CONSIGNE 1: Dans l'extrait sur l'homme tombé à la mer, réécrivez plus brièvement le paragraphe qui commence par « Notre aspirant se jeta dans une embarcation », sans perdre ses faits principaux.
CONSIGNE 2: Poursuivez l'extrait sur l'homme tombé à la mer à partir de sa dernière phrase.

EXTRAIT DE PAGE:
────

Souvent des paquets de mer embarquaient par-dessus le bord. Le roulis était très fort et il m’est arrivé plus d’une fois de rouler jusqu’à ce que le parapet m’arrêtât. L’homme qui était en vigie à mes côtés ne voulut pas se tenir debout comme moi, et une demi-heure après que j’eus quitté mon quart, ce malheureux, assis sur les bastingages, tomba à la renverse ! On vira de bord aussitôt, des bouées de sauvetage furent jetées, mais la nuit était noire ; cependant le vent faiblit.


Il n’en dit pas davantage. Voici ce qu’un lieutenant de vaisseau, — M. Regrény, je crois, — écrivit :


Le danger était trop grand encore pour que le commandant crût, pouvoir donner des ordres. Donc, chacun était libre.

Notre aspirant se jeta dans une embarcation et, par son exemple téméraire, entraîna deux matelots. « Nage, nage, garçons ! » et ils ramaient ferme, les braves garçons, enlevés par leur officier. Haletant, celui-ci les excite, et leur regard, — à tous trois, — trompé par une fausse apparence, restait attaché sur le point qu’ils cherchaient à atteindre. « Courage, courage, criait le sauveteur, nous arrivons ! » Sa voix s’étranglait. Beau de sa volonté, il se jette à l’eau, s’élance vers l’infortuné qu’il croit étreindre. Il n’étreignit que le vide, une épave seule surnageait… Ainsi restaient infructueux ses périlleux efforts, le matelot avait à jamais disparu.

────

DONNÉES:
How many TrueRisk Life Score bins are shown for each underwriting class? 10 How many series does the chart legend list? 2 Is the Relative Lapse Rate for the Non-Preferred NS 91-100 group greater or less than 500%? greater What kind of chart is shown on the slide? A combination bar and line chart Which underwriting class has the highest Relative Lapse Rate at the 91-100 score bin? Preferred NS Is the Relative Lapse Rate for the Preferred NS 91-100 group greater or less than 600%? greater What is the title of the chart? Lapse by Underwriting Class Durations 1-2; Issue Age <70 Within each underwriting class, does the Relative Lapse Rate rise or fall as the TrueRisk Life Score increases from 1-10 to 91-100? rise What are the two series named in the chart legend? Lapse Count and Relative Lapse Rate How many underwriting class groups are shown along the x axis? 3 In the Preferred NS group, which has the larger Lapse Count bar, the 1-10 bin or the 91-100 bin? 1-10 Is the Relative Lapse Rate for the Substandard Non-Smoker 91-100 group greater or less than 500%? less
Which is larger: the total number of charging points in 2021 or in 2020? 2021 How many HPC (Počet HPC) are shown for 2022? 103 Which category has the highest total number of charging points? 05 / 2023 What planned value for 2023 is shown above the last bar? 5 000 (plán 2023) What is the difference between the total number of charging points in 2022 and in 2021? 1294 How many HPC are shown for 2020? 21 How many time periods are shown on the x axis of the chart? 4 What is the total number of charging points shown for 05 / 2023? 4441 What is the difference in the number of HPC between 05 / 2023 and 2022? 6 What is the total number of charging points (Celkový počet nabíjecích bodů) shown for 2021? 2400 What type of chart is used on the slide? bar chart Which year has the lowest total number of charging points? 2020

────

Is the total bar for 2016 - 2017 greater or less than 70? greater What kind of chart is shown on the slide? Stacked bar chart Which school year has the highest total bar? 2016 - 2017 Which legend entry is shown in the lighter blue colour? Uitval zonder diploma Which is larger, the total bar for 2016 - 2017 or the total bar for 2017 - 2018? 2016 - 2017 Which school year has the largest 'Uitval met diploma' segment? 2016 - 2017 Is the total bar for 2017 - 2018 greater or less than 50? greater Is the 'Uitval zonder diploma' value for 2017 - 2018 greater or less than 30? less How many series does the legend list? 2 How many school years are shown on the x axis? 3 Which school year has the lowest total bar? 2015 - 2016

────

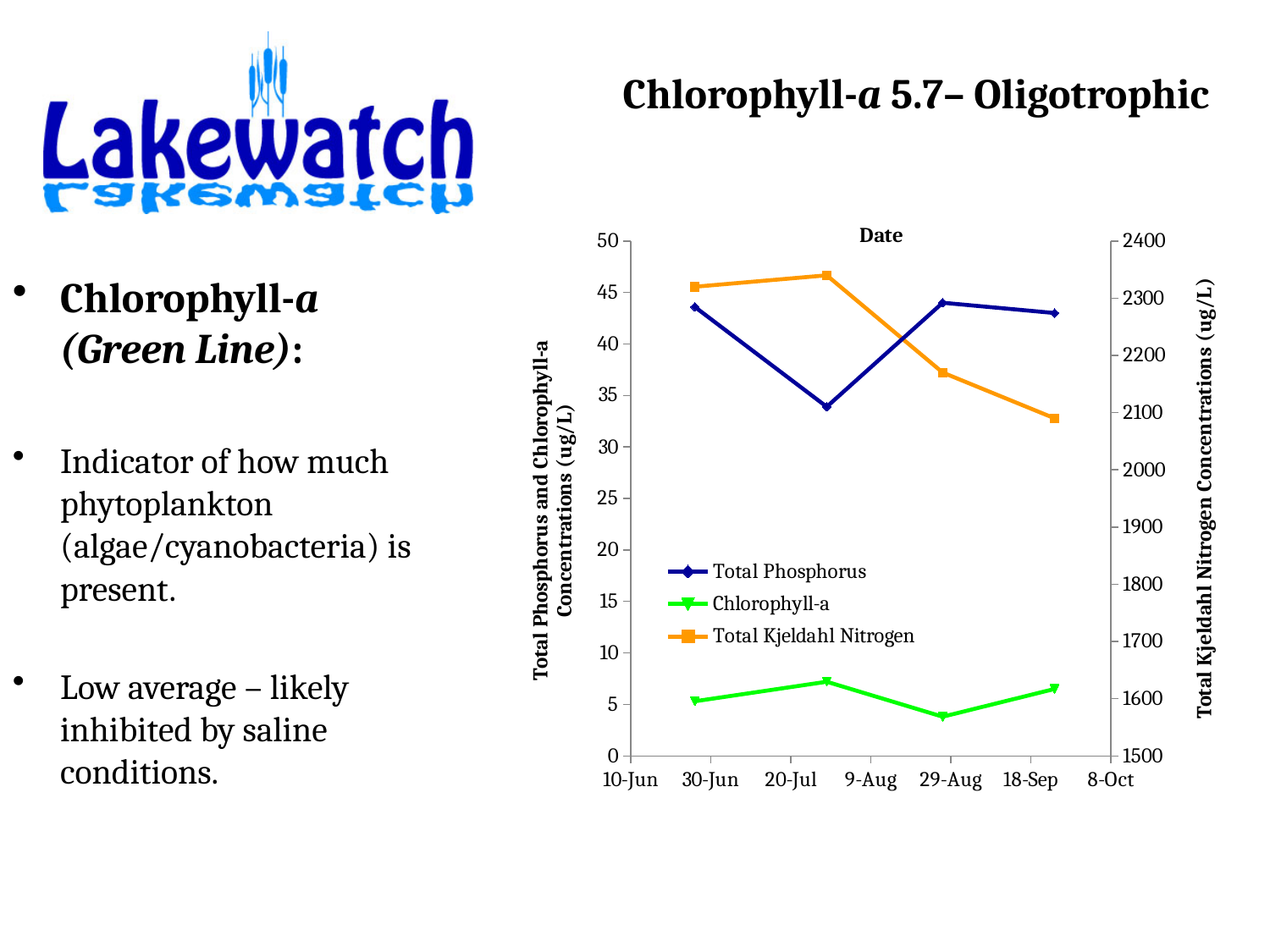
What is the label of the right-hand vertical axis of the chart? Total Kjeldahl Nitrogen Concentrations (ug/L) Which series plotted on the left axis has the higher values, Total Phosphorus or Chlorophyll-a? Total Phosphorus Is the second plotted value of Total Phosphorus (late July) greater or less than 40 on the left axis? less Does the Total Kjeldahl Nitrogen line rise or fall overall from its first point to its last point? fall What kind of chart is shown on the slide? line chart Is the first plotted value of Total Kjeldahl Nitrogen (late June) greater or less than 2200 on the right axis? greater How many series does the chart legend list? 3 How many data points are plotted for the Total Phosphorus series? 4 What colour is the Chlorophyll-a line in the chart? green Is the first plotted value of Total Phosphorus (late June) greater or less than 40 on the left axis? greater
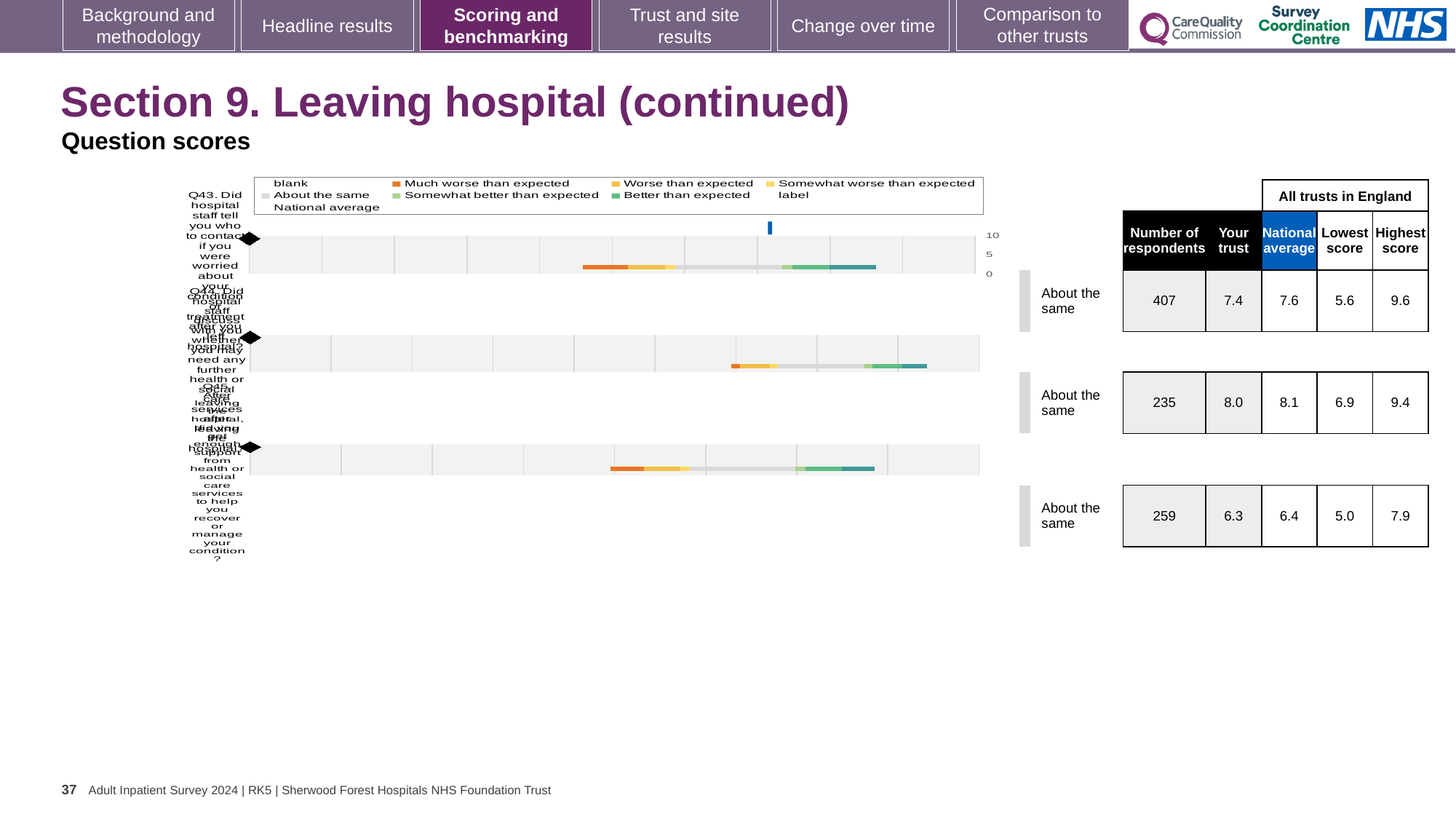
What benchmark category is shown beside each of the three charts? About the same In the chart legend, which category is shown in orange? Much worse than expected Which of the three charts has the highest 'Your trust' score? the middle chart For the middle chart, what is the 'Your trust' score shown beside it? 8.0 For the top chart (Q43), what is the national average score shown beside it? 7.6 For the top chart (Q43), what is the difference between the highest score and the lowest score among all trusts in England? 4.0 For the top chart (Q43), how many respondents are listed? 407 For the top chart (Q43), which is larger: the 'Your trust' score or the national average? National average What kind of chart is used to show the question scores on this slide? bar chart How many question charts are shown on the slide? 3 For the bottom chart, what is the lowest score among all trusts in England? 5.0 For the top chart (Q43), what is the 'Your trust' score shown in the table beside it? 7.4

────

ZONE DE RÉPONSE 1: L'aspirant sauta dans une embarcation, et son exemple téméraire entraîna deux matelots. Ils ramèrent ferme sous ses encouragements, les yeux fixés sur un point qu'une fausse apparence leur faisait prendre pour le naufragé. Croyant toucher au but, l'officier se jeta à l'eau pour saisir l'infortuné, mais n'étreignit que le vide. Seule une épave surnageait : le matelot avait disparu à jamais.

ZONE DE RÉPONSE 2:
On tient moins à l’existence, — écrivait mon frère quelques jours après, — lorsqu’on la voit inutile aux autres. Quel début dans ma carrière ! A quelque distance, un être en péril, et je n’ai pu le sauver ! Qu’était-il ? un inférieur soit, mais un homme. L’équipage et nous, ne sommes-nous pas solidaires ? et nous ne pouvons pas abandonner nos matelots. Moi son officier, n’avoir pu l’arracher à une semblable mort ! Quelle fatalité si réelle, si frappante ! Je ne m’en consolerai jamais.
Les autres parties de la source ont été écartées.